* _WHAT NEEDS TO BE DONE_: The entries that follow need to be retyped verbatim.

= = = =

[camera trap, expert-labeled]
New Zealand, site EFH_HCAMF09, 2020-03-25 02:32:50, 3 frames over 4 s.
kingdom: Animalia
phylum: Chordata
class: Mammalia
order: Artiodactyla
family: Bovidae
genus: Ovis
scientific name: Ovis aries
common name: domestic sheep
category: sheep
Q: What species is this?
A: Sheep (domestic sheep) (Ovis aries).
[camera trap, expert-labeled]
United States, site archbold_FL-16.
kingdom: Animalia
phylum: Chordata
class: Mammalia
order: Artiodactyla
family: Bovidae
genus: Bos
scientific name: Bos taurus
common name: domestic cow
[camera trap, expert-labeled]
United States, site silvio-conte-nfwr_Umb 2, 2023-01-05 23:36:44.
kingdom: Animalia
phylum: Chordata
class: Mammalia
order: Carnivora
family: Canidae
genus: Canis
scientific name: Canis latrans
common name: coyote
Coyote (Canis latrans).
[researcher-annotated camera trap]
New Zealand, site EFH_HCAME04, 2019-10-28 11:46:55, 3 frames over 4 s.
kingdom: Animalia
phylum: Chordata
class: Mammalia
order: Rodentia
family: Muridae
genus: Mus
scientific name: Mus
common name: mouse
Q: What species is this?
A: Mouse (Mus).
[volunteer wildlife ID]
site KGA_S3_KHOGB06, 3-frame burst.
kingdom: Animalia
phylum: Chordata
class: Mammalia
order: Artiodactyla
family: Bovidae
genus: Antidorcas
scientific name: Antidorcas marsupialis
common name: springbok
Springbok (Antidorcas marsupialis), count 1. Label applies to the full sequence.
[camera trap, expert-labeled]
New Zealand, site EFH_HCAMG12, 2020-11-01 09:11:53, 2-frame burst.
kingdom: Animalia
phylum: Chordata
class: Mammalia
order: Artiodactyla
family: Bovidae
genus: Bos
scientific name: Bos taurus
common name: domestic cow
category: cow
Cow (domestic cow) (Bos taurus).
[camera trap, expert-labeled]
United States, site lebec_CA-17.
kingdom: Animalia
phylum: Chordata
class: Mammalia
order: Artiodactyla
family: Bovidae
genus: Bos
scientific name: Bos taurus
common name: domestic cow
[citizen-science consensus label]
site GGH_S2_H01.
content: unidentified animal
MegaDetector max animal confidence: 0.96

= = = =

* _TASK RESPONSE_:
[camera trap, expert-labeled]
New Zealand, site EFH_HCAMF09, 2020-03-25 02:32:50, 3 frames over 4 s.
kingdom: Animalia
phylum: Chordata
class: Mammalia
order: Artiodactyla
family: Bovidae
genus: Ovis
scientific name: Ovis aries
common name: domestic sheep
category: sheep
Q: What species is this?
A: Sheep (domestic sheep) (Ovis aries).
[camera trap, expert-labeled]
United States, site archbold_FL-16.
kingdom: Animalia
phylum: Chordata
class: Mammalia
order: Artiodactyla
family: Bovidae
genus: Bos
scientific name: Bos taurus
common name: domestic cow
[camera trap, expert-labeled]
United States, site silvio-conte-nfwr_Umb 2, 2023-01-05 23:36:44.
kingdom: Animalia
phylum: Chordata
class: Mammalia
order: Carnivora
family: Canidae
genus: Canis
scientific name: Canis latrans
common name: coyote
Coyote (Canis latrans).
[researcher-annotated camera trap]
New Zealand, site EFH_HCAME04, 2019-10-28 11:46:55, 3 frames over 4 s.
kingdom: Animalia
phylum: Chordata
class: Mammalia
order: Rodentia
family: Muridae
genus: Mus
scientific name: Mus
common name: mouse
Q: What species is this?
A: Mouse (Mus).
[volunteer wildlife ID]
site KGA_S3_KHOGB06, 3-frame burst.
kingdom: Animalia
phylum: Chordata
class: Mammalia
order: Artiodactyla
family: Bovidae
genus: Antidorcas
scientific name: Antidorcas marsupialis
common name: springbok
Springbok (Antidorcas marsupialis), count 1. Label applies to the full sequence.
[camera trap, expert-labeled]
New Zealand, site EFH_HCAMG12, 2020-11-01 09:11:53, 2-frame burst.
kingdom: Animalia
phylum: Chordata
class: Mammalia
order: Artiodactyla
family: Bovidae
genus: Bos
scientific name: Bos taurus
common name: domestic cow
category: cow
Cow (domestic cow) (Bos taurus).
[camera trap, expert-labeled]
United States, site lebec_CA-17.
kingdom: Animalia
phylum: Chordata
class: Mammalia
order: Artiodactyla
family: Bovidae
genus: Bos
scientific name: Bos taurus
common name: domestic cow
[citizen-science consensus label]
site GGH_S2_H01.
content: unidentified animal
MegaDetector max animal confidence: 0.96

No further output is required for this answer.